Could you print the stretch of lines below from the one with "Sneakers Shoes Png" through the one with "Buty do biegania", exactly as they stand and without any pictures?

GIVEN RECORDS

▼

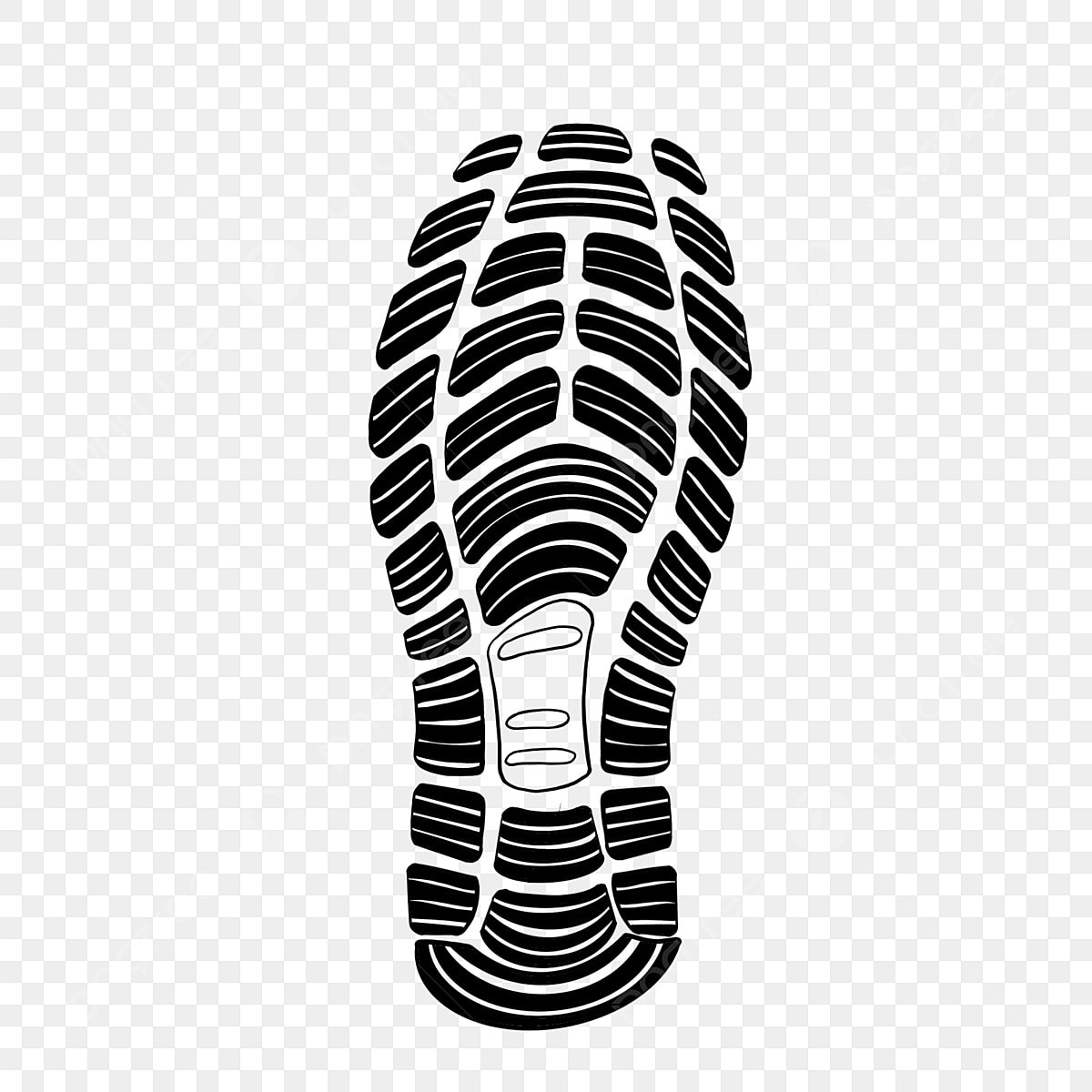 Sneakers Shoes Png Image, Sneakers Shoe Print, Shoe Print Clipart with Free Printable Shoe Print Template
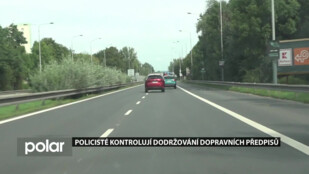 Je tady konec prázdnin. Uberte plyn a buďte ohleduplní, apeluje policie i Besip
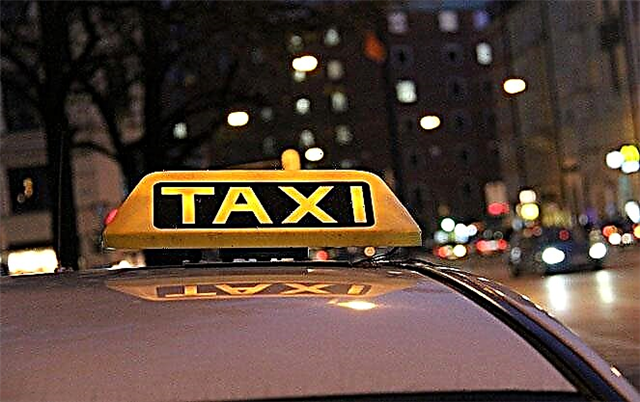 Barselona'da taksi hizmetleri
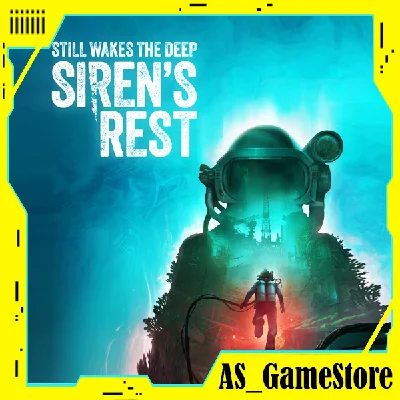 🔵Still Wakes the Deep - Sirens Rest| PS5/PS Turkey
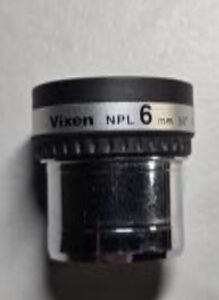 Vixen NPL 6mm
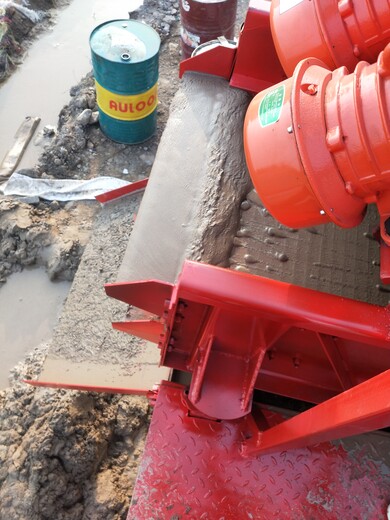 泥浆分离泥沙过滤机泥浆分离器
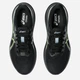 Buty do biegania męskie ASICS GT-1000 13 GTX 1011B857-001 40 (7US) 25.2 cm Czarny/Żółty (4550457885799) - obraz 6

▲
▼

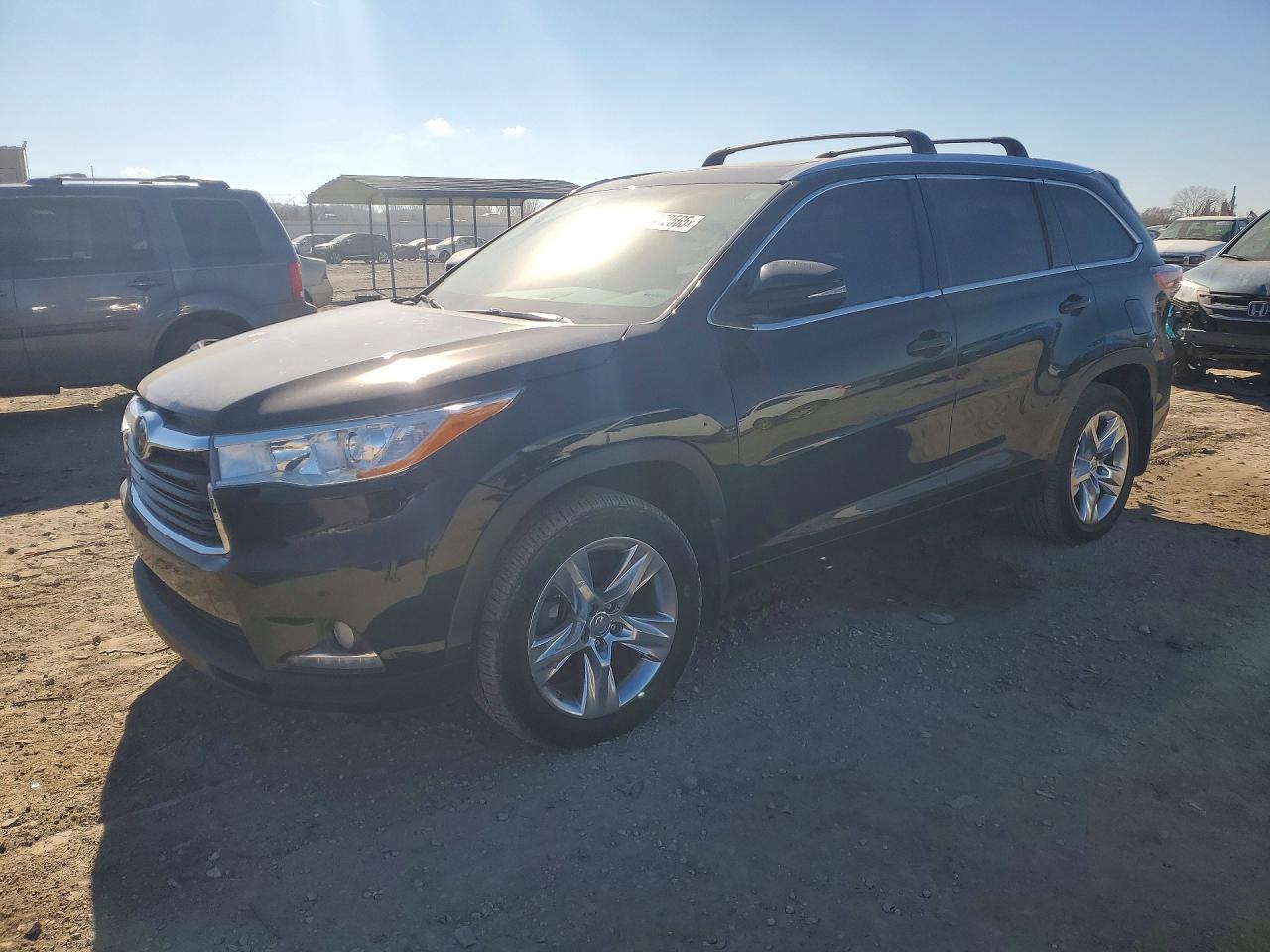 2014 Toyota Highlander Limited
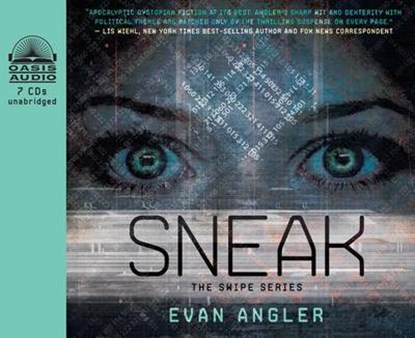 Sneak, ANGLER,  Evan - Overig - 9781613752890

▲

TASK RESULT
 Sneakers Shoes Png Image, Sneakers Shoe Print, Shoe Print Clipart with Free Printable Shoe Print Template
 Je tady konec prázdnin. Uberte plyn a buďte ohleduplní, apeluje policie i Besip
 Barselona'da taksi hizmetleri
 🔵Still Wakes the Deep - Sirens Rest| PS5/PS Turkey
 Vixen NPL 6mm
 泥浆分离泥沙过滤机泥浆分离器
 Buty do biegania męskie ASICS GT-1000 13 GTX 1011B857-001 40 (7US) 25.2 cm Czarny/Żółty (4550457885799) - obraz 6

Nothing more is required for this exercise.